Taylor patted his stomach. “I’m way past anything a chair can do.”
“And I may have mentioned this before.” Hugo sat down. “But if you let me out in the field now and again, I wouldn’t need a space-age chair.”
“Every time you go out in the field, someone gets shot. And being the observant fellow that I am, I’ve noticed that the person getting shot is never you.”
“That’s because I duck.” Hugo reached for the coffee pot. “So, are you here for the beverages or do you have a new stack of papers for me to read, sign, or otherwise shuffle?”
“I have a special assignment for you, as it happens. In the field.”
Hugo perked up. “Oh yes?”
“We’re having a surprise visit from Charles Lake.”
“The senator?” Hugo asked.
“Yes, but more specifically the presidential candidate. Or about-to-be presidential candidate, I can’t keep up.”
“That season already, is it?”
“Seems like it’s always that season. Point is, and bearing in mind he’ll either fire me or be my next boss, I want my best man on it.”
“If he’s a presidential candidate, he should have Secret Service help.”
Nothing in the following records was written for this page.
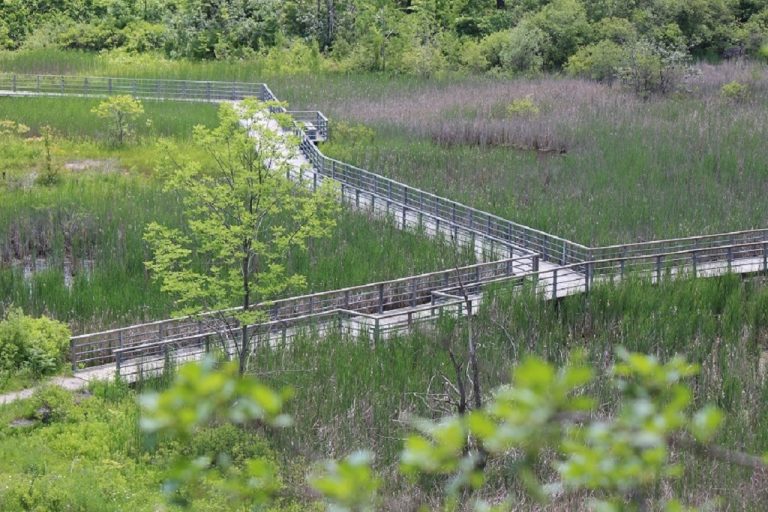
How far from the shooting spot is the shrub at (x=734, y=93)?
4881cm

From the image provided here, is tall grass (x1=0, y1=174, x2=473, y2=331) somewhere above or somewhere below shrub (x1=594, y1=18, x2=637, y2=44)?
below

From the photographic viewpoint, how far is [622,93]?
50375 mm

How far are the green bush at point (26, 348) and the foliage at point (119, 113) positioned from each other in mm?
21742

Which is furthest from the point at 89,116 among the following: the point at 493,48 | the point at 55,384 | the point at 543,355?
the point at 543,355

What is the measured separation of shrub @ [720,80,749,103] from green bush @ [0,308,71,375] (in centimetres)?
3510

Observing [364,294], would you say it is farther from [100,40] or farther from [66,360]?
[100,40]

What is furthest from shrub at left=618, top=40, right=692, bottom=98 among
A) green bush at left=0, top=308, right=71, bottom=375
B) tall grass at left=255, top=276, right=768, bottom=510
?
green bush at left=0, top=308, right=71, bottom=375

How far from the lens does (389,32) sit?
5875 centimetres

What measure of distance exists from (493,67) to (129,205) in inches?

“He will. When you’re around they’ll defer to you; their presence is a courtesy rather than a necessity. But yes, they’ll be here with him.”
Hugo groaned. “So I’m the babysitter, not security.”
“Correct.”
“I did that in London not too long ago. A movie star, that time. Did you hear about that?”
“I did. A gruesome business, if I recall correctly.”
“Precisely. With that in mind, you want to rethink the assignment?”
“Quite the opposite. No doubt you learned from that experience and will be even better at it this time around.”
“No doubt.” Hugo poured himself coffee from the pot. “So when and why is he coming? And why aren’t you babysitting your own future boss?”
“I plan to meet him and feed him when he gets here, but you get to have him when there’s actual work to do.”
“And what work is that, exactly?”
“You’ve been reading up on the whole Guadeloupe Archipelago thing.”